**Exercise goal**: Only one number is wanted: the count of lines in the records below that hold the word "shop".

**Data**:
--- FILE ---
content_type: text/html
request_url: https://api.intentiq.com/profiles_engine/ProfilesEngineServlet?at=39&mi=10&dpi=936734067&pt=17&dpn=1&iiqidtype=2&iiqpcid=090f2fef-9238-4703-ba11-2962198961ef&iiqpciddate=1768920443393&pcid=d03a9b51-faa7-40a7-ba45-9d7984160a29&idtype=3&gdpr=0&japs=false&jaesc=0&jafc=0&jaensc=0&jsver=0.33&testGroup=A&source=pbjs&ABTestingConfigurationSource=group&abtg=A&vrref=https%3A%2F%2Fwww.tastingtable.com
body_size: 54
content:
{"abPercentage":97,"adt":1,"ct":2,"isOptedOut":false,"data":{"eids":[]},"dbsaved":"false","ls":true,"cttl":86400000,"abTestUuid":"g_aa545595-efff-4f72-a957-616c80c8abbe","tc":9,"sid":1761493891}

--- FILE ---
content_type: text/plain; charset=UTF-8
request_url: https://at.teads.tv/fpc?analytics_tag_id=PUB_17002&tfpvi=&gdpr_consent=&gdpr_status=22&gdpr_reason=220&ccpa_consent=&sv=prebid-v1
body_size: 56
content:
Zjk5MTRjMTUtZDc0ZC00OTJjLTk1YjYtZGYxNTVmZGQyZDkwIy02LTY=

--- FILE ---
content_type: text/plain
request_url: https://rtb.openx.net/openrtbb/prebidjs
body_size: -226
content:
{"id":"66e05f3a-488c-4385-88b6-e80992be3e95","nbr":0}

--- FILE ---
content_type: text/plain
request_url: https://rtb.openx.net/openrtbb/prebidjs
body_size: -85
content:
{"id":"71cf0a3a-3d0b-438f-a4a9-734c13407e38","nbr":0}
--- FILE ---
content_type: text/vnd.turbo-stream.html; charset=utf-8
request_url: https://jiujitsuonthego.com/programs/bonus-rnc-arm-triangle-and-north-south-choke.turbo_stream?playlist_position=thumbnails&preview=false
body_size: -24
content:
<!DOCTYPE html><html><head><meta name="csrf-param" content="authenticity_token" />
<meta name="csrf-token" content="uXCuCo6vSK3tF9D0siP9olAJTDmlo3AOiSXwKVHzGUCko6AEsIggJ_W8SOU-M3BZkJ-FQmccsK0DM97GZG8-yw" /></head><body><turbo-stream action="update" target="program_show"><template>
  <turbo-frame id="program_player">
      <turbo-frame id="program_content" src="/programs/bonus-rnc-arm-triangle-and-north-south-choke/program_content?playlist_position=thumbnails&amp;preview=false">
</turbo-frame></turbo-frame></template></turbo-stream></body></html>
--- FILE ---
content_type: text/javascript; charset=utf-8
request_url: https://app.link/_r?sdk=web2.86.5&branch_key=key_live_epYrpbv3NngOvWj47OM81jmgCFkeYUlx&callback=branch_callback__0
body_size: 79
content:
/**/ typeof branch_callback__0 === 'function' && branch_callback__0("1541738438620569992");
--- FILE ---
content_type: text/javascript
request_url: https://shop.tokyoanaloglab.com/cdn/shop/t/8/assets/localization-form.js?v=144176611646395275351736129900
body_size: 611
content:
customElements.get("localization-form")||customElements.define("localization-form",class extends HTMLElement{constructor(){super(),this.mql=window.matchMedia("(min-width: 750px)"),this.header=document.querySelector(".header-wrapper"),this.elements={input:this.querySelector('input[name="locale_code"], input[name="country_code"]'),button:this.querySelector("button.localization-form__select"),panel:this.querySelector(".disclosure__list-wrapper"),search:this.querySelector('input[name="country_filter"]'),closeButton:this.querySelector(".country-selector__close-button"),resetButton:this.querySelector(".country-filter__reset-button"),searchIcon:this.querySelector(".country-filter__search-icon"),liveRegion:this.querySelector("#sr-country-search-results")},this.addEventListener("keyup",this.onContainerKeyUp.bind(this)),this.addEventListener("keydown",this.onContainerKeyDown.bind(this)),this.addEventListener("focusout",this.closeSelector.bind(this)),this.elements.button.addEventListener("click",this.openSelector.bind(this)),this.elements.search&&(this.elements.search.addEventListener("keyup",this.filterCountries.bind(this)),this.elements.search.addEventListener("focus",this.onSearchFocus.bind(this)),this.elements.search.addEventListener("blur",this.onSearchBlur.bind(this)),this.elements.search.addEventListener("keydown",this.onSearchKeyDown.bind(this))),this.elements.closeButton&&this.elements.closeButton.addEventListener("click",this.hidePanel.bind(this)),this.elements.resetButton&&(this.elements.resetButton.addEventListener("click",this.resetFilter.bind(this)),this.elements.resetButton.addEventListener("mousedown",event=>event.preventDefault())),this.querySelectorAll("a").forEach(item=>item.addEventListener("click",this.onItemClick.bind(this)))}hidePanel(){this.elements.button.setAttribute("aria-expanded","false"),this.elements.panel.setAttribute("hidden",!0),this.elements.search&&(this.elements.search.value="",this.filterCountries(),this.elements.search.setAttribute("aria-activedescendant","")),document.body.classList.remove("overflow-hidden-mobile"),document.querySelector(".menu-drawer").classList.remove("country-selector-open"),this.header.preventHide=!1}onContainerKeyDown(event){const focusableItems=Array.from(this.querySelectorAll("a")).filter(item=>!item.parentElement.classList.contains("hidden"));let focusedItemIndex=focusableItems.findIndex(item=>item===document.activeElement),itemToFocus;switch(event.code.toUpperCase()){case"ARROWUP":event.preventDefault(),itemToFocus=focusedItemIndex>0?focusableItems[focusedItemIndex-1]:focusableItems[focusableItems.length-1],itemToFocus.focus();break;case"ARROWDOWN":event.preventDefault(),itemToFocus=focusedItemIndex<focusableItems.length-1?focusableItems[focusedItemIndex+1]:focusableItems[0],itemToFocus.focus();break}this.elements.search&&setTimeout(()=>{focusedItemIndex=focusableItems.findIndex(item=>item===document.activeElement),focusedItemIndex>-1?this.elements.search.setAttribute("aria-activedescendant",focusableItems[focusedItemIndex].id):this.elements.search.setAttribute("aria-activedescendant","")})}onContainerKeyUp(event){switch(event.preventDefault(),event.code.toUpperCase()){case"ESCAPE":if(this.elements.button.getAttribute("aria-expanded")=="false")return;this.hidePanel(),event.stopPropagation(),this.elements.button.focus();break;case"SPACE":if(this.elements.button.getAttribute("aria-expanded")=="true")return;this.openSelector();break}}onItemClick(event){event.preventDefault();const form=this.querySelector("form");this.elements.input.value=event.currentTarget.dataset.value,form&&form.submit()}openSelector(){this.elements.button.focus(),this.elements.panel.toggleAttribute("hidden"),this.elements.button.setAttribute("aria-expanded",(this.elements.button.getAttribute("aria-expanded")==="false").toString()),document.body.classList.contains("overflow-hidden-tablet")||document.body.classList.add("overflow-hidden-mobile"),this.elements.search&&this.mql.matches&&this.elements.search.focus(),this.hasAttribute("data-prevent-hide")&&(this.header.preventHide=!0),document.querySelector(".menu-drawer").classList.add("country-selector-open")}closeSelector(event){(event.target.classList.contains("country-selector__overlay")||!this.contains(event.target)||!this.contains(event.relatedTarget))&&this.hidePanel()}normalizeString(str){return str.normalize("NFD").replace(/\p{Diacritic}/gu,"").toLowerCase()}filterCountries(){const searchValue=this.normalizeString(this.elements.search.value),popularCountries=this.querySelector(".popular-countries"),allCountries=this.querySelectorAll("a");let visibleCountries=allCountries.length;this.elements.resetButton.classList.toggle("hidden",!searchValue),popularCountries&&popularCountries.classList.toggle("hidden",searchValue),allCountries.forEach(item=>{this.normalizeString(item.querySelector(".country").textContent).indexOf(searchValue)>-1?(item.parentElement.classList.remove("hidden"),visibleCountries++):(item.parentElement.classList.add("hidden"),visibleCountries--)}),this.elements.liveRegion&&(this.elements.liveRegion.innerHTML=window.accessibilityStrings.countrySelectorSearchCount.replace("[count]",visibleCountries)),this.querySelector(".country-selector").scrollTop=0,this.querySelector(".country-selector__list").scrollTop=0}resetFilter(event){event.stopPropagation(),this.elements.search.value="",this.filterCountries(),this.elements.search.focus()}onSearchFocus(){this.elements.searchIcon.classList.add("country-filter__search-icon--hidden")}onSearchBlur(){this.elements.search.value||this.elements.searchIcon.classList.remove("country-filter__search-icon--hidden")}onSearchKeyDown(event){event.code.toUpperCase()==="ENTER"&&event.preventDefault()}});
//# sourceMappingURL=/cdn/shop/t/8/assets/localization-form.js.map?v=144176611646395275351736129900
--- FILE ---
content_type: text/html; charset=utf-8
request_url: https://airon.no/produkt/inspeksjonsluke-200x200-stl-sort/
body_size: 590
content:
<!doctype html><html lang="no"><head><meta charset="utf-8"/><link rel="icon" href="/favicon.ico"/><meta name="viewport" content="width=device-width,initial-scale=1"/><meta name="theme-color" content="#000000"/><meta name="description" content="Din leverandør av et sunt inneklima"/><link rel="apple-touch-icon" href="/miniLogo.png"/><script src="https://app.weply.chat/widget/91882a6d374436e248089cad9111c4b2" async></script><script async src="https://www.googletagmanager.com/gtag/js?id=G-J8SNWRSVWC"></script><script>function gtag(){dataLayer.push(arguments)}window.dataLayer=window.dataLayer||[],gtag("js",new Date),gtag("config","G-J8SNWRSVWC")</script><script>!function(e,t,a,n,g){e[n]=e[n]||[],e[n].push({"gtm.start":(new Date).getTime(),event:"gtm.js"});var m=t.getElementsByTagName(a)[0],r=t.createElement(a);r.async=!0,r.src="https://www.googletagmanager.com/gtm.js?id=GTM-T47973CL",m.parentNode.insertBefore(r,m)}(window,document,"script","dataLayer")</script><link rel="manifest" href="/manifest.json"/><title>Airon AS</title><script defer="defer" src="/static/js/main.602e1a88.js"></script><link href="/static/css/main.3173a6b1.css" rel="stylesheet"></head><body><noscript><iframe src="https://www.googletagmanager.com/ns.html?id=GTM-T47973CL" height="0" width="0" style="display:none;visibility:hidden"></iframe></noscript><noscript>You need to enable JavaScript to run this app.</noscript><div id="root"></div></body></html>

**Result of this task**: 2